SOURCE: American Medical Association Physician Masterfile. (Copyright 2021 American Medical Association. Reprinted with permission. All rights reserved.) See Sources and Definitions, American Medical Association (AMA) and Health, United States, 2020–2021 Table DocSt.

  • By state, the supply of professionally active physicians in patient care per 10,000 resident population in 2019 was lowest in Idaho (19.0), Mississippi (19.8), and Wyoming (20.2), and highest in D.C. (65.8), Massachusetts (44.2), and Rhode Island (40.7).
  • States in the East South Central, West South Central, and Mountain census divisions had the fewest physicians in patient care per population, while states in the Middle Atlantic and New England census divisions had the most.

Explore Data

Download the data

Active physicians and physicians in patient care, by state: United States, selected years 1975–2019

SOURCE: American Medical Association Physician Masterfile. (Copyright 2021 American Medical Association. Reprinted with permission. All rights reserved.)

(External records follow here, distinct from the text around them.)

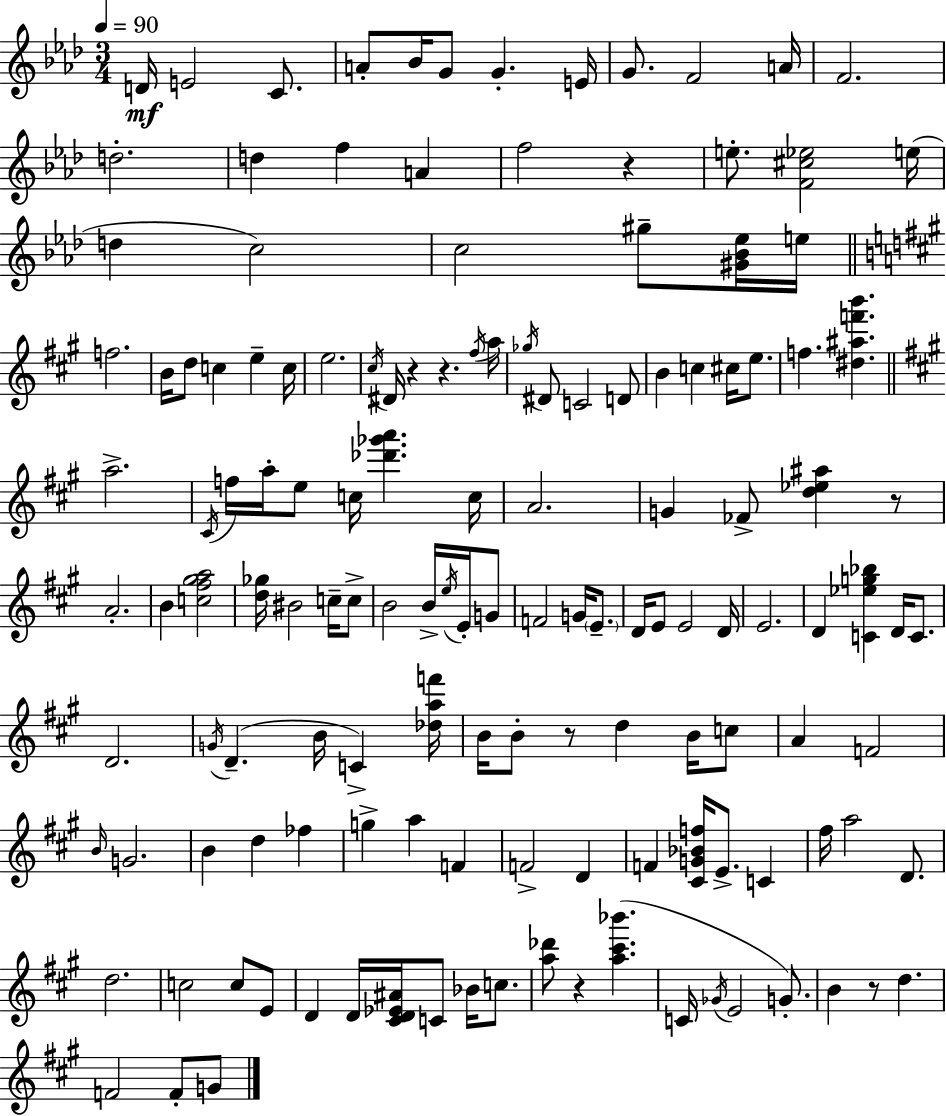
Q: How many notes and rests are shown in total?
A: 141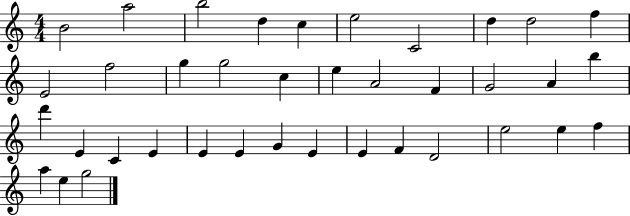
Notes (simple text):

B4/h A5/h B5/h D5/q C5/q E5/h C4/h D5/q D5/h F5/q E4/h F5/h G5/q G5/h C5/q E5/q A4/h F4/q G4/h A4/q B5/q D6/q E4/q C4/q E4/q E4/q E4/q G4/q E4/q E4/q F4/q D4/h E5/h E5/q F5/q A5/q E5/q G5/h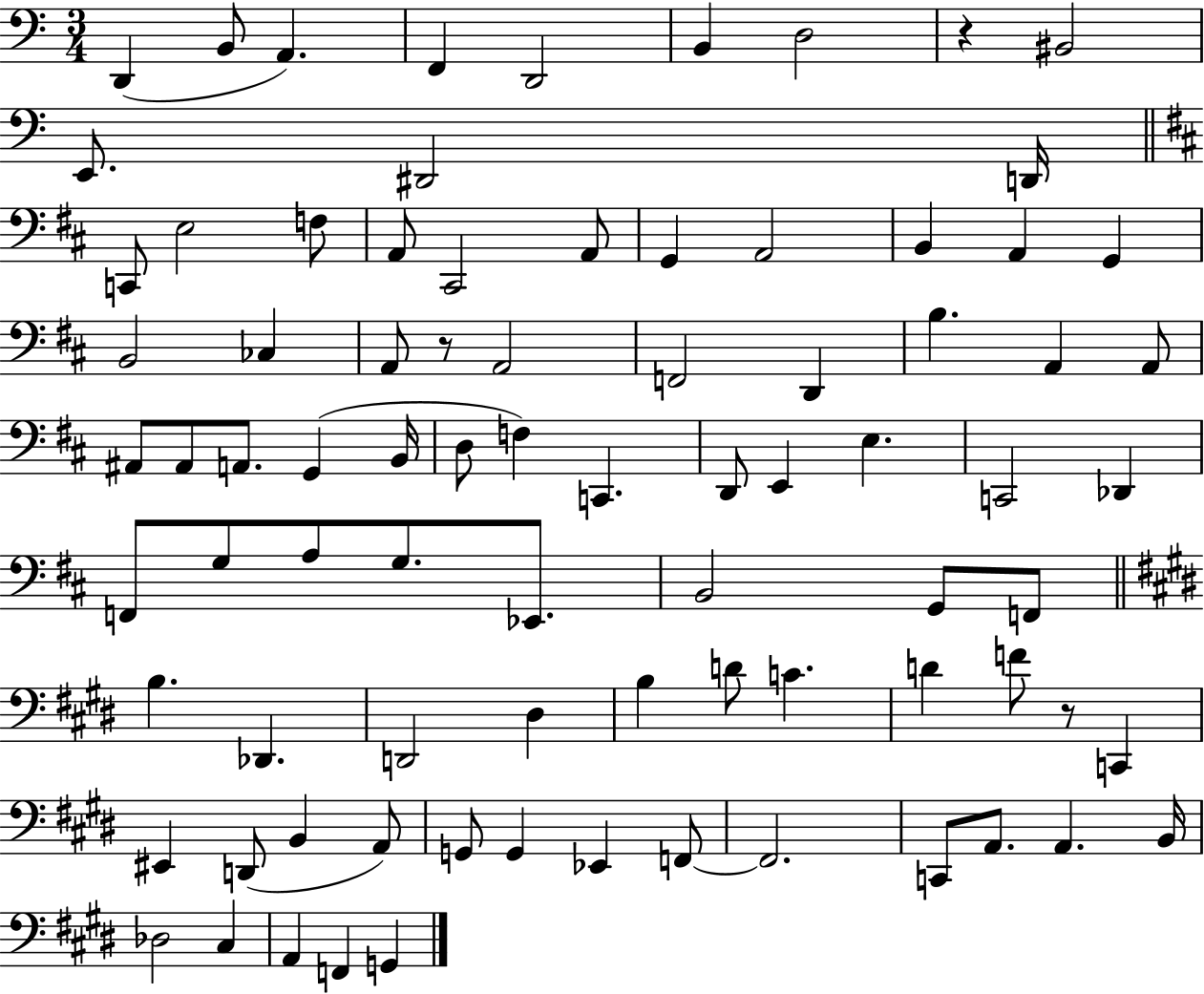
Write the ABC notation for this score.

X:1
T:Untitled
M:3/4
L:1/4
K:C
D,, B,,/2 A,, F,, D,,2 B,, D,2 z ^B,,2 E,,/2 ^D,,2 D,,/4 C,,/2 E,2 F,/2 A,,/2 ^C,,2 A,,/2 G,, A,,2 B,, A,, G,, B,,2 _C, A,,/2 z/2 A,,2 F,,2 D,, B, A,, A,,/2 ^A,,/2 ^A,,/2 A,,/2 G,, B,,/4 D,/2 F, C,, D,,/2 E,, E, C,,2 _D,, F,,/2 G,/2 A,/2 G,/2 _E,,/2 B,,2 G,,/2 F,,/2 B, _D,, D,,2 ^D, B, D/2 C D F/2 z/2 C,, ^E,, D,,/2 B,, A,,/2 G,,/2 G,, _E,, F,,/2 F,,2 C,,/2 A,,/2 A,, B,,/4 _D,2 ^C, A,, F,, G,,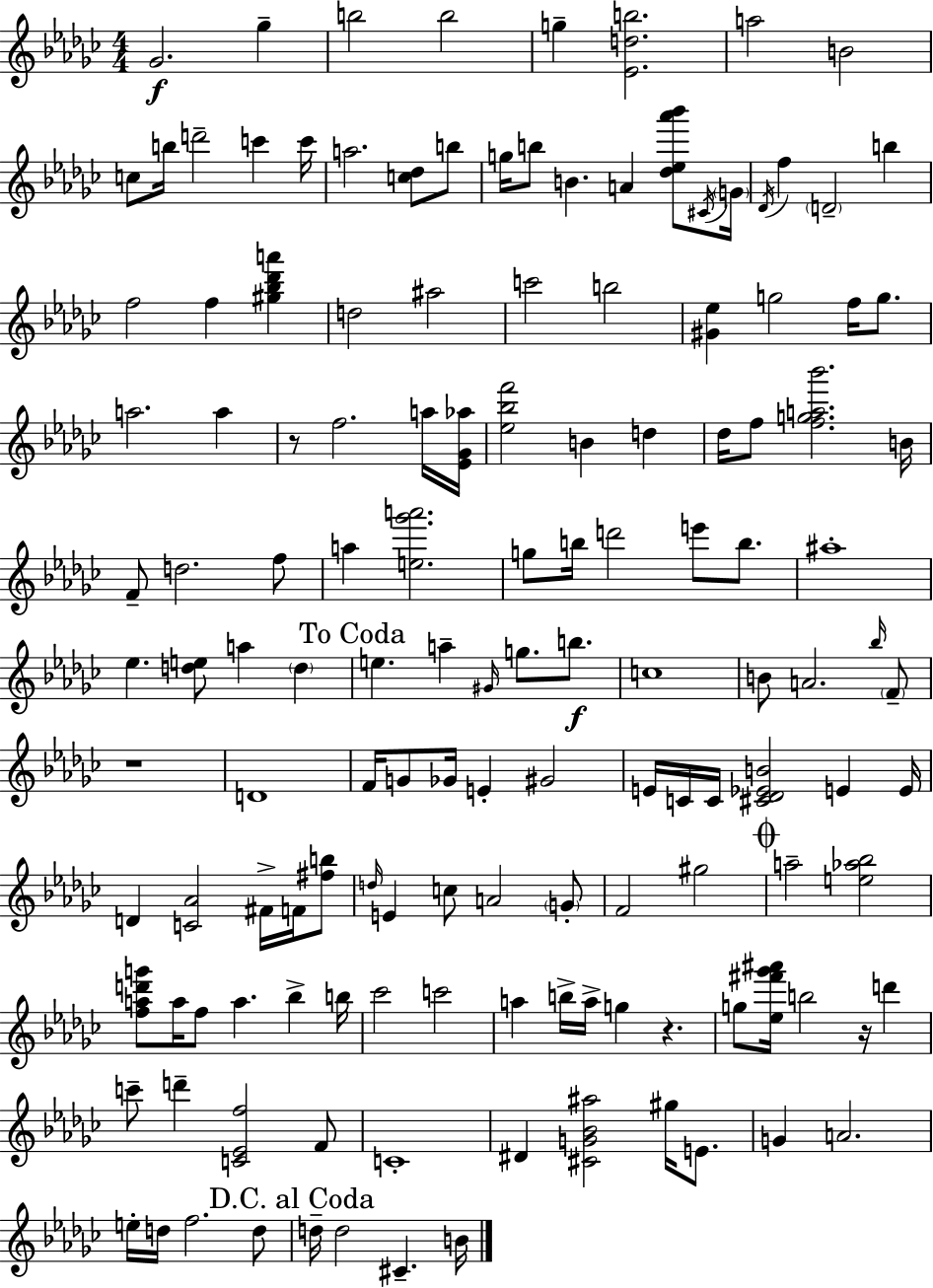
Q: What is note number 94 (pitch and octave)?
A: C6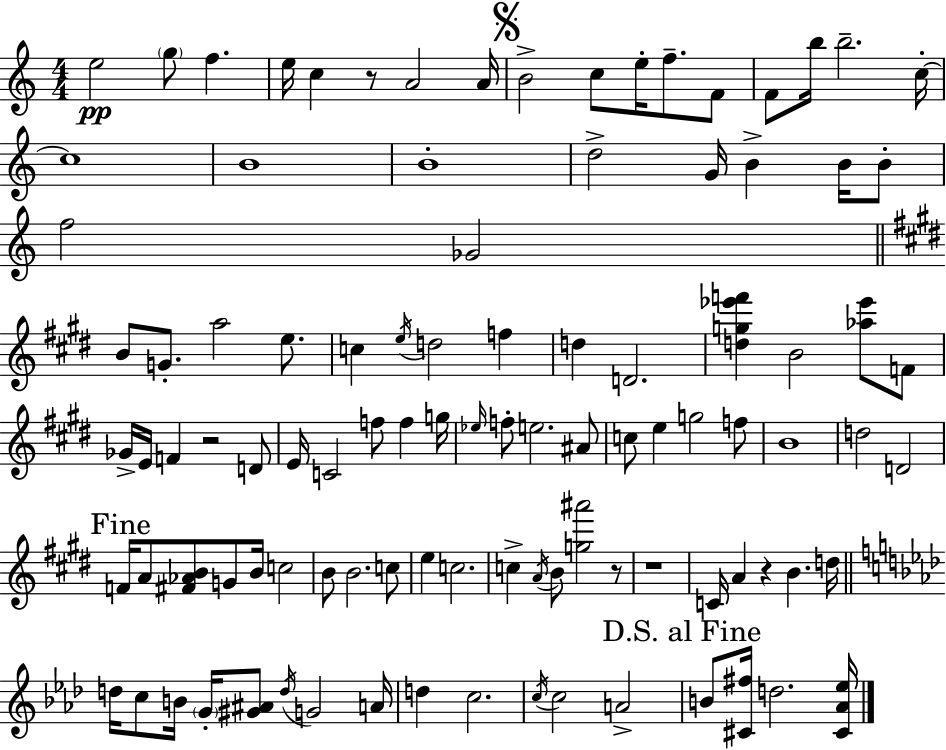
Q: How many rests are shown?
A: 5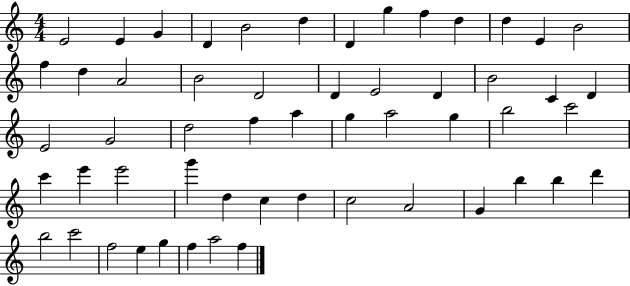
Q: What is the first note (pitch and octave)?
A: E4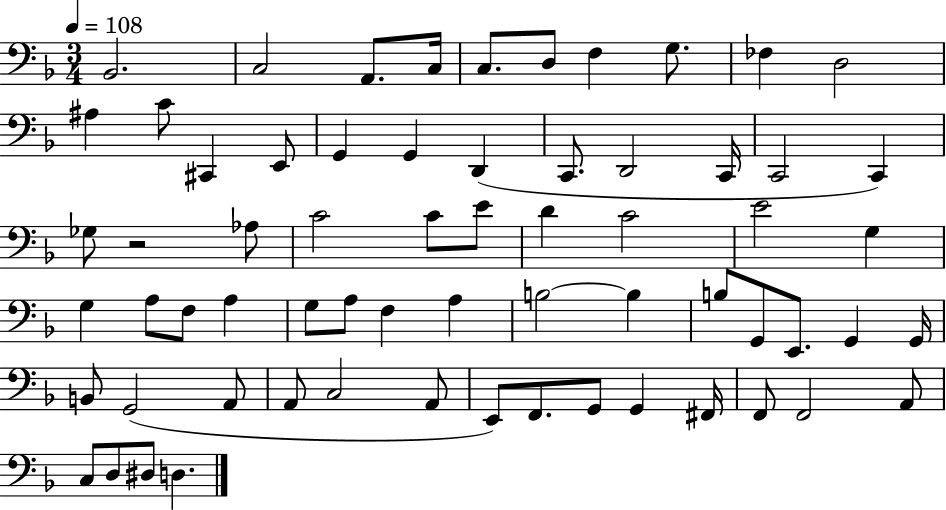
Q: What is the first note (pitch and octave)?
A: Bb2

Health care employment and wages, by selected occupations: United States, selected years 2000–2020

SOURCE: U.S. Department of Labor, Bureau of Labor Statistics, Occupational Employment Statistics.

Definitions

  • Geographic division: The U.S. Census Bureau groups the 50 states and D.C., for statistical purposes, into nine divisions based on geographic proximity. For a list of divisions and their states, see Sources and Definitions, Geographic division or region.
  • Jenks natural breaks classification method: Modified Jenks categories minimize within-group variation and maximize between-group variation. See Sources and Definitions, Jenks natural breaks classification method.
  • Physicians, professionally active: Data are presented for physicians currently engaged in patient care or other professional activity for a minimum of 20 hours per week. Physicians with unknown addresses or unknown type of practice or present employment are excluded. See Sources and Definitions, Physician.

Reference

  1. Health Resources and Services Administration. The physician workforce: Projections and research into current issues affecting supply and demand. Rockville, MD: U.S. Department of Health and Human Services. 2008.